Set exercise 1:
List the seasonal occasions and holiday periods that the shrimp market report mentions.

Aquaculture for all

Shrimp Market Report - September 2009 - Asian Markets

Crustaceans Economics +2 more

The cherry blossom season in Spring induced outdoor eating and business improved at the catering trade during April-May, according to a report prepared by Fatima Ferdouse for FAO Globefish.

However, as price control is exercised carefully to avoid consumer backlash, the catering and retail trade have moved to make cheaper products available to end consumers.

Subsequently, demand for large sizes shrimp did not improve much during the Golden Week festival compared to the previous years. The festival demand for X–large sizes namely 6/8 through 13/15 was disappointing for the catering trade.

Imports during the first quarter of the year fell behind last year’s. Shrimp prices at wholesale trading; however, were stable during this period following reduced imports during the first quarter of the year.


The H1N1 flu (known as Mexican flu in Japan) alarm has created mixed trends in the market. Due to the health scare, people are avoiding going out, which is hurting the already soft restaurant trade. Supermarkets, on the other hand, report increasing sales of frozen food including processed and prepared shrimp as more meals are prepared or eaten at home. Usage of cooked and peeled shrimp has increased at pizza outlets.

Due to the shrinking business in the catering trade, imports of sushi shrimp will be lower this year. Less traveling during this summer holiday will also take a toll on the already affected catering trade.

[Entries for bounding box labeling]
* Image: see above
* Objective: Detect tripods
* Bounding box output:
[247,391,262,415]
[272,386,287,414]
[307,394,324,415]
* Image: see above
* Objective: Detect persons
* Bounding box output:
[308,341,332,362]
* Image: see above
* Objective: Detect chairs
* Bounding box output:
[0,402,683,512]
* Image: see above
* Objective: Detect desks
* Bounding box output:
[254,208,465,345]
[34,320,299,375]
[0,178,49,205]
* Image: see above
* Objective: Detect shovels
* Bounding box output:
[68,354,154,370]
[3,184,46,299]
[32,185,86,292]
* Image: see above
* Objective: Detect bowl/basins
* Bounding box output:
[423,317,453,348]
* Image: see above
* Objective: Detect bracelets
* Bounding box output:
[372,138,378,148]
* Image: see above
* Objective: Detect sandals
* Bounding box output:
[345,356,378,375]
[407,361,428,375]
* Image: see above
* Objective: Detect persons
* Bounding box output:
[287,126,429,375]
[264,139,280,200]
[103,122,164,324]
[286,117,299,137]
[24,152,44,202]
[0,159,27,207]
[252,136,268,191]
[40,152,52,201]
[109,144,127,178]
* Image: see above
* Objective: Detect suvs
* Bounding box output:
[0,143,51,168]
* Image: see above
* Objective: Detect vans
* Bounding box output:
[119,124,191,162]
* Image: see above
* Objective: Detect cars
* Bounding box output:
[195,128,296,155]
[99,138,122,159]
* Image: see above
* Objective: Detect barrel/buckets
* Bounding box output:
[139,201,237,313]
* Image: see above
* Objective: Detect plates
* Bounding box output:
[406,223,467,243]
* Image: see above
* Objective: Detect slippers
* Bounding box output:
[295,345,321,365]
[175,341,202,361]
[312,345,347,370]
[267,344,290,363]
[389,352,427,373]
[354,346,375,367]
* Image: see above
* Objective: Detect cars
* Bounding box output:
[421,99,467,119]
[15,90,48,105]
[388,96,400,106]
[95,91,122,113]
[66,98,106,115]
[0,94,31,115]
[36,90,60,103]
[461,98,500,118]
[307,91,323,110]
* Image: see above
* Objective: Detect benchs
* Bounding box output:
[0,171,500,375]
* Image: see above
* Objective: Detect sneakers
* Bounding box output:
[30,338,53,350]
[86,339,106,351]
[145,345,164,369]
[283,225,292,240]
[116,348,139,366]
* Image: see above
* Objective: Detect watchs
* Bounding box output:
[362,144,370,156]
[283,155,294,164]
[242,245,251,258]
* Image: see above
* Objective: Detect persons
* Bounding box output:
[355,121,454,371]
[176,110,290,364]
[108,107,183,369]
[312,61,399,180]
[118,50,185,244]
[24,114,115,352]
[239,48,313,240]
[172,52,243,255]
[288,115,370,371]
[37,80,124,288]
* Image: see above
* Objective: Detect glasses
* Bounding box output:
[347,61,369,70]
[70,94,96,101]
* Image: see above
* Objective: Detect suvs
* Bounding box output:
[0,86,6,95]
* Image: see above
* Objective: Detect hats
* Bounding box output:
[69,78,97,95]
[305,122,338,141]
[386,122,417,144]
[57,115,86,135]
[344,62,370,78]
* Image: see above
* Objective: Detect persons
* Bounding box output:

Set exercise 2:
Please put the lines of the listing, starting at its first line and ending at the line that contains "[0,178,49,205]", into a numbered list with blank lines left out.

Expected output 1:
- The cherry blossom season in Spring
- The Golden Week festival
- This summer holiday

Expected output 2:
1. * Image: see above
2. * Objective: Detect tripods
3. * Bounding box output:
4. [247,391,262,415]
5. [272,386,287,414]
6. [307,394,324,415]
7. * Image: see above
8. * Objective: Detect persons
9. * Bounding box output:
10. [308,341,332,362]
11. * Image: see above
12. * Objective: Detect chairs
13. * Bounding box output:
14. [0,402,683,512]
15. * Image: see above
16. * Objective: Detect desks
17. * Bounding box output:
18. [254,208,465,345]
19. [34,320,299,375]
20. [0,178,49,205]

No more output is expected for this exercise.